Even though Buenos Aires is well known for its amazing Art Deco antique shops, I was a little surprised to stumble across this teapot nestled amongst ceramics and glass on one stand. French Art Deco is plentiful, but British Art Deco is slightly harder to find there. At first glance, it looked like an Susie Cooper ‘Kestrel’ shape teapot, from the 1930s-60s, decorated with the early 1930s ‘Wedding Ring’ pattern. The knop on the lid and the lip of the spout seemed right. But, hang on a minute, the colours look wrong, and it just doesn’t seem ‘right’. Picking it up confirmed my suspicions – it was also much lighter in weight than I’d have expected. Turning it over revealed why – it wasn’t a piece of Susie Cooper at all.
Rather than the usual printed mark, there was a small red printed circular mark reading ‘FABRICADO A MANO JAPON’. Most ceramics made in Japan for export from the 1930s-60s are made from a lightweight, delicate bisque, so that accounted for the weight. Japanese makers also pillaged British and European designs for ‘inspiration’, producing inexpensive mass-market copies for decades. As Buenos Aires became rich with its exports and meat during the 1920s & 30s, they acquired the best of the fashionable Art Deco style. Clearly, not everyone could afford this, so resorted to ‘lookey likeys’ from elsewhere.

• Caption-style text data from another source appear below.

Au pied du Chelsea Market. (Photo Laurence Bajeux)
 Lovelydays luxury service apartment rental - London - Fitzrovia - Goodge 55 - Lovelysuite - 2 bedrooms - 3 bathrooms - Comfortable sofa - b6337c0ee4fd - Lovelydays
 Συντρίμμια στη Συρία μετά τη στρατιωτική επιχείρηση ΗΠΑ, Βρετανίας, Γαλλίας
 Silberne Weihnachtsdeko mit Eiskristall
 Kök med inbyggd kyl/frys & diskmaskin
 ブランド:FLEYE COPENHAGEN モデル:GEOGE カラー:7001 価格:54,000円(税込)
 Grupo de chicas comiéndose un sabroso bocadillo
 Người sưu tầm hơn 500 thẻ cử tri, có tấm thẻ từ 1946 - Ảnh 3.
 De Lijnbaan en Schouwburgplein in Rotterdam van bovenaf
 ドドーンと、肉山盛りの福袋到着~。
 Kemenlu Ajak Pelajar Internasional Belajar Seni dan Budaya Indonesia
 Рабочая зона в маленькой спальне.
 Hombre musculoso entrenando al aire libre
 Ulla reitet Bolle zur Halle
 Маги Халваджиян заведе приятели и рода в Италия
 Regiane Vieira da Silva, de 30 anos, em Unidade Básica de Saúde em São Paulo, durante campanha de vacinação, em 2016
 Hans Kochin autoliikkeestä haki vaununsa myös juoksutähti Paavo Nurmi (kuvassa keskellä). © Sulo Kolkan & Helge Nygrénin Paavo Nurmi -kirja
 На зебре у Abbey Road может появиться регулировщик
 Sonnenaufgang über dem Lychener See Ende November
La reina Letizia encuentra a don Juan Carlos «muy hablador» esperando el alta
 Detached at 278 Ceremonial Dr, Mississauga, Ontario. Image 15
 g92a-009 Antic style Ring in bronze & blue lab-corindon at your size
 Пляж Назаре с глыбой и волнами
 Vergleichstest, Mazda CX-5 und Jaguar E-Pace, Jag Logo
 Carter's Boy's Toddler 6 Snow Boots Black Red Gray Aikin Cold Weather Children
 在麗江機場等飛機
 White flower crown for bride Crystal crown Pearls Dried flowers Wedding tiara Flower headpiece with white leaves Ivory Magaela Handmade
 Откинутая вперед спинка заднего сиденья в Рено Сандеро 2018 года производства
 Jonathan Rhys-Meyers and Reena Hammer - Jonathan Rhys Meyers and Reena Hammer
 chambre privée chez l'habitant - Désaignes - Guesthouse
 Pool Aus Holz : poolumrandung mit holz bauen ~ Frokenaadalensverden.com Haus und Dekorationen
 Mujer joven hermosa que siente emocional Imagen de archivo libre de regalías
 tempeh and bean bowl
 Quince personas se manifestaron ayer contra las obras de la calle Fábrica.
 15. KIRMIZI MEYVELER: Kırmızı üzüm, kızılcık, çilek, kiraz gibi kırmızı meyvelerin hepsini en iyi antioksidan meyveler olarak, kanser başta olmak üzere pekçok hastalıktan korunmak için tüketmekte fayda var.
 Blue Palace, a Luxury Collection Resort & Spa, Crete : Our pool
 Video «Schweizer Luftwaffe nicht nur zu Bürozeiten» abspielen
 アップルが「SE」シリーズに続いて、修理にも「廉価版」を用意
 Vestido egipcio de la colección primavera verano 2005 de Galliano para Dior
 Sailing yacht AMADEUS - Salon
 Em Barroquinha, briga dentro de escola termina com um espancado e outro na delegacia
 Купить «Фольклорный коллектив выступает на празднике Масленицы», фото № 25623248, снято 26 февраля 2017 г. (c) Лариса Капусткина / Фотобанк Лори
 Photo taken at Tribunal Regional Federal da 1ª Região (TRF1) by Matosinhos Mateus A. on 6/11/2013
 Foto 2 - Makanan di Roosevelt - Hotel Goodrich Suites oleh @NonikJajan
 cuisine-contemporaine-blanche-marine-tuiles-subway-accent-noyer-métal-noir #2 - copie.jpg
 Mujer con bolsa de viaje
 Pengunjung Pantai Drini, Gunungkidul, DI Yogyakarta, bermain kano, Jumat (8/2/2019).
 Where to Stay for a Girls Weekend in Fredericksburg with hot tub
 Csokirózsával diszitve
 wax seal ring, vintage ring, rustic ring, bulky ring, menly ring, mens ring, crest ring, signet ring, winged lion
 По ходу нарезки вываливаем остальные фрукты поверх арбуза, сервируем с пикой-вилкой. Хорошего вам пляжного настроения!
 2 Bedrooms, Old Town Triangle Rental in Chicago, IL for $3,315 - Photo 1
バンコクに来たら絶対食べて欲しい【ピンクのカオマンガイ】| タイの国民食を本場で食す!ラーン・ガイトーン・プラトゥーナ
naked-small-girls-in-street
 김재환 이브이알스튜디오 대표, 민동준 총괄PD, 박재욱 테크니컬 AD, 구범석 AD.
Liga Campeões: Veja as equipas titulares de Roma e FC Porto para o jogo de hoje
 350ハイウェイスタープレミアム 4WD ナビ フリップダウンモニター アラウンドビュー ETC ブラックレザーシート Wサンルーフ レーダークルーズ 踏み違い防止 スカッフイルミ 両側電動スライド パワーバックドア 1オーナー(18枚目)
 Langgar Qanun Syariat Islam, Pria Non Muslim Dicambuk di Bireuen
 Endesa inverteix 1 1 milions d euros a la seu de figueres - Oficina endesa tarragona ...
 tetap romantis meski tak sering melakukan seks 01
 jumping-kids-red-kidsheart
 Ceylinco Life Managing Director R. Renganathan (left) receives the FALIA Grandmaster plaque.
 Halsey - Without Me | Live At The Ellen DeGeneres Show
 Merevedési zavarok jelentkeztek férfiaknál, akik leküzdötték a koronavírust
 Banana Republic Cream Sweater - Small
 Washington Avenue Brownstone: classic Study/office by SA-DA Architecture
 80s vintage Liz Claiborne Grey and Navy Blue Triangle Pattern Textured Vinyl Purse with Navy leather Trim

I though about adding it to my collection as a lecture prop, but the bisque is fragile, as I say. Not only that, but the dealer wouldn’t budge from her 200 pesos price tag – at around £30, it was a bit expensive for what it was. Still, an interesting thing as it’s a British design copied in Japan and made for the South American market — truly pan-continental!
So what did I buy? As I said in a previous blog entry, there was much more mid-century modern design around, so I was determined to pick up a piece of that as a souvenir. By 6pm, I was giving up hope until I spotted the small 5.5 inch high vase below hiding on a stand. I recognised it immediately as Moser, from the colour and the style. It’s a factory I don’t know too much about, so it represented a good opportunity to learn too. Picking it up revealed it was both hand formed and cut, as the bulbous body and sharp asymmetric rim showed. Rather good, I think. The designers Frantisek Zemek or Vera Liskova sprang to mind as it’s just their sort of thing – and the acid-etched ‘Moser Karlovy Vary’ mark on the base confirmed it was postwar. I was hooked and the bartering began.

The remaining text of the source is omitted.